Mental Health Facility/Treatment Center, Salinas Valley State Prison
Location: Soledad, CA
Completed: July, 2009
The Project Team
CDCR, Program Manager Kitchell CEM, Nacht & Lewis Architects, Capital Engineering, CB Engineering, Roebbelen Contracting Inc., and Green Building Services
The Salinas Valley State Prison is a 64-bed, 36,400 sq-ft mental health housing & treatment facility in Soledad, CA. The facility houses male inmates requiring inpatient mental health care at level IV security (the most violent). The project’s aim is to achieve the first LEED certification or the State’s prison system, ahead of the 2011 mandate.
Minimize water consumption and waste water treatment A single inmate may flush his or her toilet more than an average household flushes in an entire day. A correctional facility operating at full occupancy uses a lot of water and it generates a lot of waste. AcornVac, in combination with other conservation efforts throughout the Salinas facility, contributes to a reduction in potable water use by a 56 percent, as reported by the California Department of Corrections “and lowered sewage conveyance by nearly 70 percent;” far exceeding the Governor’s Executive Order #S-20-04 and the LEED requirements.

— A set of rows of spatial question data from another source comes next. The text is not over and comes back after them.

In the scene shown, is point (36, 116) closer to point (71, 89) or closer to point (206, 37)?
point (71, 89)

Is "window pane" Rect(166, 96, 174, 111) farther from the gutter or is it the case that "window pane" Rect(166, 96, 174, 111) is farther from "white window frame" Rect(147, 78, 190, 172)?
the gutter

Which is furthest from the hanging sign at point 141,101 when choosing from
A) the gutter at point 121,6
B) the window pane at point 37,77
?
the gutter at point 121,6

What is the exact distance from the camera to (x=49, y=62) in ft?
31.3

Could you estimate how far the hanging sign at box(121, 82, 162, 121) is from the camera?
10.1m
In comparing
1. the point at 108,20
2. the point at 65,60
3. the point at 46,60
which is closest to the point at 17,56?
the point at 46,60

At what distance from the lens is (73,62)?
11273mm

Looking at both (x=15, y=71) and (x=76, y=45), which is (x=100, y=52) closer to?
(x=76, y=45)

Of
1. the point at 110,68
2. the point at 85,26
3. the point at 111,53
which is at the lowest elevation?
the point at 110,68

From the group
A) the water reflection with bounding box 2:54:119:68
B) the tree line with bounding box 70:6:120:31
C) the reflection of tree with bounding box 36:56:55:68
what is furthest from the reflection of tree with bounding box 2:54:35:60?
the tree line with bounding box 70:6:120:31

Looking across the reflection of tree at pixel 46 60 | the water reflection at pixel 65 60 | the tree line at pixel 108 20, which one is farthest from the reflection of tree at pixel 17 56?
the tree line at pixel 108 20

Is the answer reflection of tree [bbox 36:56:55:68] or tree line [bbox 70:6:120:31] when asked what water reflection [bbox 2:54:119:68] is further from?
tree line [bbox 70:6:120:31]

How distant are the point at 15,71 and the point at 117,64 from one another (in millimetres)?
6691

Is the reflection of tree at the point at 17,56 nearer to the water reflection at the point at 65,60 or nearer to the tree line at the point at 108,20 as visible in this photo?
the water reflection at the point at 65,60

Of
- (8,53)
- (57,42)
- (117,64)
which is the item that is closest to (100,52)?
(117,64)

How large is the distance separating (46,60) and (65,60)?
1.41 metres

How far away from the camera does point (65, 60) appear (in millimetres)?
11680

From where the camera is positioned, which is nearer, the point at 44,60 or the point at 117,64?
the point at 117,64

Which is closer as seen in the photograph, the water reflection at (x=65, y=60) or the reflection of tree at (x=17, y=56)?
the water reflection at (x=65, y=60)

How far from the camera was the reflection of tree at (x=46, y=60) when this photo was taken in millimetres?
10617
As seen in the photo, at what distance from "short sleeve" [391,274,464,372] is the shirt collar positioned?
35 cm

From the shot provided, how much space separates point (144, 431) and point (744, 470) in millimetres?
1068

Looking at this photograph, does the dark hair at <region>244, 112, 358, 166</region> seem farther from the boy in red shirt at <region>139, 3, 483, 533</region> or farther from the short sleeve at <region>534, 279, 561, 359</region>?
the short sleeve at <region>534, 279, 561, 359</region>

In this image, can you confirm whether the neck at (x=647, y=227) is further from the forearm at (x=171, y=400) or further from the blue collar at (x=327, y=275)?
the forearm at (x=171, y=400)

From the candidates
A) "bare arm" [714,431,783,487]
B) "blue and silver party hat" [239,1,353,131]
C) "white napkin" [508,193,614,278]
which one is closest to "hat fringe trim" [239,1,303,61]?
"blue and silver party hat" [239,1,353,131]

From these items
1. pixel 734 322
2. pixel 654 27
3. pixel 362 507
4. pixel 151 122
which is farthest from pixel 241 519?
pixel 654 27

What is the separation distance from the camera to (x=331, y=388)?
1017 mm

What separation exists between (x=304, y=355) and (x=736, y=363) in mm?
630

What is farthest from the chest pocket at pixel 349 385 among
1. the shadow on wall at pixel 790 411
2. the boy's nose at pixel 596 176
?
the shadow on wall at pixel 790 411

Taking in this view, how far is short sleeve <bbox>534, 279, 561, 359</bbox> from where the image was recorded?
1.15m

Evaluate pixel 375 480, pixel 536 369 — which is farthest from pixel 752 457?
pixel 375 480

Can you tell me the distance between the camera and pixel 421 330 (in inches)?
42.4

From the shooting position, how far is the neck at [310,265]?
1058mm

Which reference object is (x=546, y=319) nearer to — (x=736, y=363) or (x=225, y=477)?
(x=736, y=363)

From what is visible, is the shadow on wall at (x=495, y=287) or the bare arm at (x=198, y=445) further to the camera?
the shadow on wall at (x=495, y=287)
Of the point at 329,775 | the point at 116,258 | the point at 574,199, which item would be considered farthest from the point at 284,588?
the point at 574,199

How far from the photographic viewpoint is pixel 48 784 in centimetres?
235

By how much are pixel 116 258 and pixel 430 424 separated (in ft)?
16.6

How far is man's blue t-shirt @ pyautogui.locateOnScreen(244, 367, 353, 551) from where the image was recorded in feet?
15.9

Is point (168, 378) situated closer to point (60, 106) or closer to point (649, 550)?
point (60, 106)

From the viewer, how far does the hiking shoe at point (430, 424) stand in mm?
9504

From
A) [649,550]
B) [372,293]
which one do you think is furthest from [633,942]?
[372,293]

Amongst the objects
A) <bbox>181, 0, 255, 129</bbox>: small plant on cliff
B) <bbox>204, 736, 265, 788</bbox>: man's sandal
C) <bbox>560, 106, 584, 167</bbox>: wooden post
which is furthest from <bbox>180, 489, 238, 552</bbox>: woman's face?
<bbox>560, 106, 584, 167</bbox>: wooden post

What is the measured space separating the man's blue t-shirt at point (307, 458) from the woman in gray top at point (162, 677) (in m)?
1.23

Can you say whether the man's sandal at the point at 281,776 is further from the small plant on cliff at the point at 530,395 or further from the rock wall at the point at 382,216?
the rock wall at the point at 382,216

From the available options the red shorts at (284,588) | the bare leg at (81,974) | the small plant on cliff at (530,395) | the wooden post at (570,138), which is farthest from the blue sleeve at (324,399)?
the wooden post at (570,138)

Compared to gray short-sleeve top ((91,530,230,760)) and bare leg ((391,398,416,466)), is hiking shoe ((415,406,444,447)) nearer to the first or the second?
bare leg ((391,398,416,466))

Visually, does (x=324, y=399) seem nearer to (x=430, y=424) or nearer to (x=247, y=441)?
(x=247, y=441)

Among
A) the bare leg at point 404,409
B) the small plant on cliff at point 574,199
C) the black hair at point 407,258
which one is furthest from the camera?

Achieve Silver LEED Certification Status
The water savings from the AcronVac System along with other attributes contributed to a Silver LEED certification. Boost security and minimize contraband A toilet in a prison cell is used and abused in multiple ways; it can be used to dispose of trash, to hide contraband, or to create distractions. With a vacuum plumbing system the direct connection of multiple toilets into the same waste stack is eliminated, thereby preventing inmates from passing contraband between cells. Vacuum toilets eliminate cell-to-cell communication that inmates often use to create “planned plumbing chaos” by organizing large “group flushes” that are typical for gravity drainage systems.
Reduce Maintenance Cost and Effort
The AcornVac system in the Salinas Facility proved to be low maintenance, due in large part to its design. The system efficiently isolates every cell from the waste piping network by means of a normally closed valve \separating the toilet in the cell from the rest of the toilets in the facility. Leaks and mainline clogs are virtually eliminated. The facility personnel report fewer maintenance calls. “There have hardly been any problems raised to our level of attention. We have no mainline blockages to report, and I haven’t had to order any replacement parts.”